Kilkanaście pielęgniarek ze Szpitala Powiatowego w Oświęcimiu mogło przez półtora roku wyłudzić ponad 300 tysięcy złotych.
Dochodzenie w tej sprawie prowadzą policjanci z Komendy Powiatowej Policji (KPP) w Oświęcimiu pod nadzorem prokuratury rejonowej. Zawiadomienie o możliwości popełnienia przestępstwa złożyła dyrekcja szpitala.
„Dotyczy ono wyłudzeń, czyli oszustwa, co stanowi czyn z artykułu 286 paragraf jeden kodeksu karnego, do których dochodziło od września 2020 roku do lutego 2022 roku. Przestępstwo miało polegać na fałszowaniu dokumentów, czyli ewidencji czasu pracy poprzez dopisywanie nazwisk pracowników w książkach raportów pielęgniarskich. Na skutek tego doszło do wyłudzenia przez grupę pielęgniarek nie należnego im wynagrodzenia, tak zwanych dodatków covidowych, w łącznej kwocie na razie ponad trzystu tysięcy złotych” – mówi Faktom Oświęcim Oliwia Bożek-Michalec, rzecznik prasowa Prokuratury Okręgowej w Krakowie.

• • • •

● CEL ĆWICZENIA:
Podejmij na nowo tekst o wyłudzeniu dodatków covidowych w szpitalu w Oświęcimiu i dopisz jego dalszy ciąg, zaczynając po ostatnim zdaniu. Wiersze zamieszczone dalej nie są potrzebne.

• • • •

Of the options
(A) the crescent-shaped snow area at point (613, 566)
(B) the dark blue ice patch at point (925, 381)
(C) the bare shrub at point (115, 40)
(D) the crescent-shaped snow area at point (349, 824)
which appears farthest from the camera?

• • • •

● ODPOWIEDŹ:
Wynika z tego, iż pielęgniarki, które siedziały w domu lub były w pracy w innej placówce medycznej poświadczały, iż w tym czasie pracowały na oddziale covidowym Szpitala Powiatowego w Oświęcimiu. Zachłanność jest tym bardziej bulwersująca, iż dodatki covidowe, te prawidłowo naliczane za faktycznie wykonaną pracę, wcale niskie nie były.
Na razie prokurator nie przedstawił nikomu zarzutów, ale ostatecznie może je usłyszeć kilkanaście pielęgniarek. Niewykluczone, iż do tej grupy dołączy także nieznana na razie liczba ratowników medycznych.
Do podobnych przestępstw mogło dochodzić wielu szpitalach w całym kraju, co wynika z raportu Najwyższej Izby Kontroli, opublikowanego w 2023 roku.